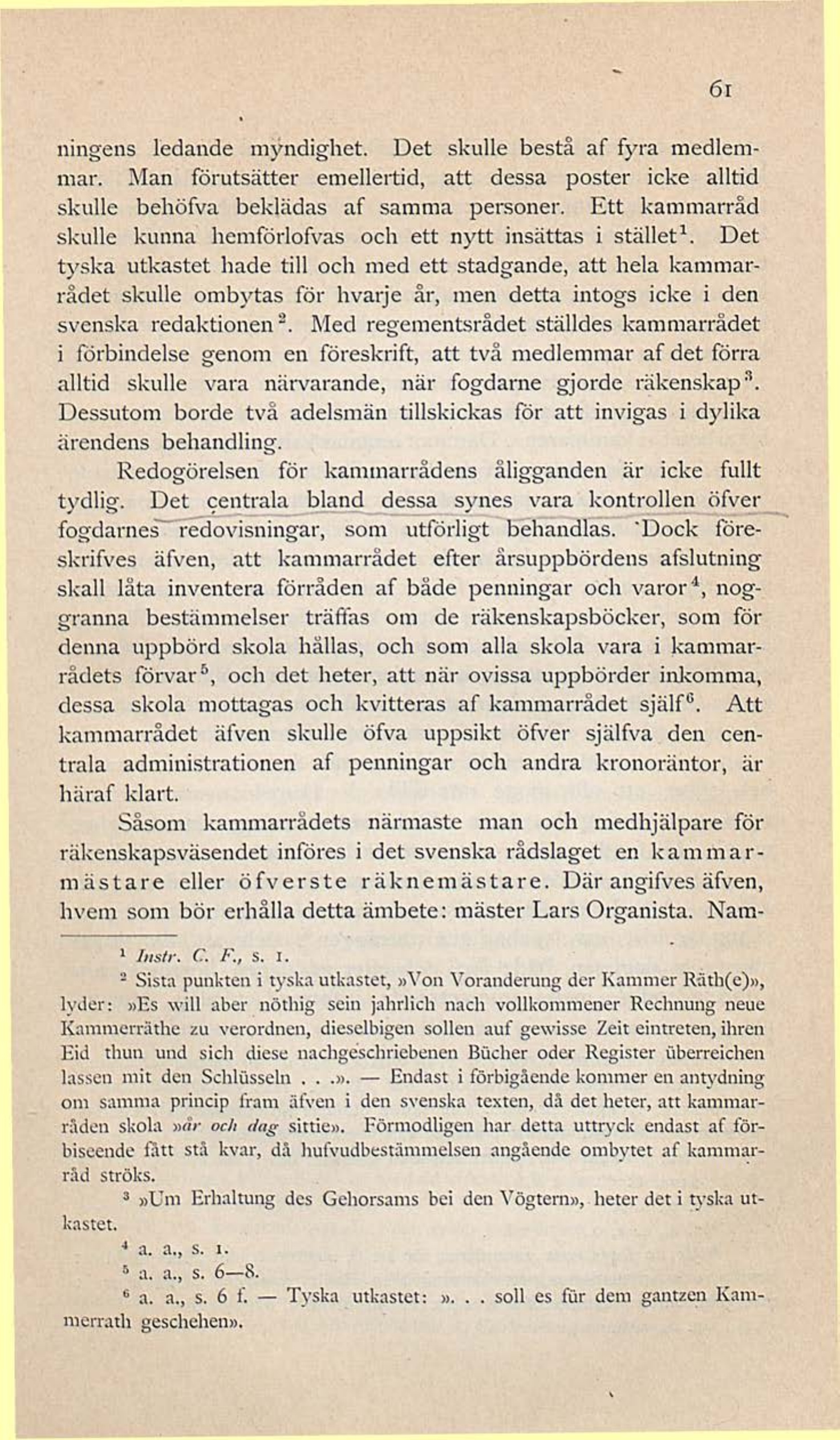 61

ningens ledande myndighet. Det skulle bestå af fyra medlemmar. Man förutsätter emellertid, att dessa poster icke alltid skulle behöfva beklädas af samma personer. Ett kammarråd skulle kunna hemförlofvas och ett nytt insättas i stället$^1$. Det tyska utkastet hade till och med ett stadgande, att hela kammarrådet skulle ombytas för hvarje år, men detta intogs icke i den svenska redaktionen$^2$. Med regementsrådet ställdes kammarrådet i förbindelse genom en föreskrift, att två medlemmar af det förra alltid skulle vara närvarande, när fogdarne gjorde räkenskap$^3$. Dessutom borde två adelsmän tillskickas för att invigas i dylika ärendens behandling.

Redogörelsen för kammarrådens åligganden är icke fullt tydlig. Det centrala bland dessa synes vara kontrollen öfver fogdarnes redovisningar, som utförligt behandlas. Dock föreskrifves äfven, att kammarrådet efter årsuppbördens afslutning skall låta inventera förråden af både penningar och varor$^4$, noggranna bestämmelser träffas om de räkenskapsböcker, som för denna uppbörd skola hållas, och som alla skola vara i kammarrådets förvar$^5$, och det heter, att när ovissa uppbörder inkomma, dessa skola mottagas och kvitteras af kammarrådet själf$^6$. Att kammarrådet äfven skulle öfva uppsikt öfver själfva den centrala administrationen af penningar och andra kronoräntor, är häraf klart.

Såsom kammarrådets närmaste man och medhjälpare för räkenskapsväsendet införes i det svenska rådslaget en kammarmästare eller öfverste räknemästare. Där angifves äfven, hvem som bör erhålla detta ämbete: mäster Lars Organista. Nam-

$^1$ Instr. C. F., s. 1.

$^2$ Sista punkten i tyska utkastet, »Von Voranderung der Kammer Räth(e)», lyder: »Es will aber nöthig sein jahrlich nach vollkommener Rechnung neue Kammerräthe zu verordnen, dieselbigen sollen auf gewisse Zeit eintreten, ihren Eid thun und sich diese nachgeschriebenen Bücher oder Register überreichen lassen mit den Schlüsseln . . .». — Endast i förbigående kommer en antydning om samma princip fram äfven i den svenska texten, då det heter, att kammarråden skola »år och dag sittie». Förmodligen har detta uttryck endast af förbiseende fått stå kvar, då hufvudbestämmelsen angående ombytet af kammarråd ströks.

$^3$ »Um Erhaltung des Gehorsams bei den Vögtern», heter det i tyska utkastet.

$^4$ a. a., s. 1.

$^5$ a. a., s. 6—8.

$^6$ a. a., s. 6 f. — Tyska utkastet: ». . . soll es für dem gantzen Kammerrath geschehen».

# PROBLEM TO WORK ON
Some lines above hold the word "svenska". Copy all of them.

# ANSWER TO THE PROBLEM
ningens ledande myndighet. Det skulle bestå af fyra medlemmar. Man förutsätter emellertid, att dessa poster icke alltid skulle behöfva beklädas af samma personer. Ett kammarråd skulle kunna hemförlofvas och ett nytt insättas i stället$^1$. Det tyska utkastet hade till och med ett stadgande, att hela kammarrådet skulle ombytas för hvarje år, men detta intogs icke i den svenska redaktionen$^2$. Med regementsrådet ställdes kammarrådet i förbindelse genom en föreskrift, att två medlemmar af det förra alltid skulle vara närvarande, när fogdarne gjorde räkenskap$^3$. Dessutom borde två adelsmän tillskickas för att invigas i dylika ärendens behandling.
Såsom kammarrådets närmaste man och medhjälpare för räkenskapsväsendet införes i det svenska rådslaget en kammarmästare eller öfverste räknemästare. Där angifves äfven, hvem som bör erhålla detta ämbete: mäster Lars Organista. Nam-
$^2$ Sista punkten i tyska utkastet, »Von Voranderung der Kammer Räth(e)», lyder: »Es will aber nöthig sein jahrlich nach vollkommener Rechnung neue Kammerräthe zu verordnen, dieselbigen sollen auf gewisse Zeit eintreten, ihren Eid thun und sich diese nachgeschriebenen Bücher oder Register überreichen lassen mit den Schlüsseln . . .». — Endast i förbigående kommer en antydning om samma princip fram äfven i den svenska texten, då det heter, att kammarråden skola »år och dag sittie». Förmodligen har detta uttryck endast af förbiseende fått stå kvar, då hufvudbestämmelsen angående ombytet af kammarråd ströks.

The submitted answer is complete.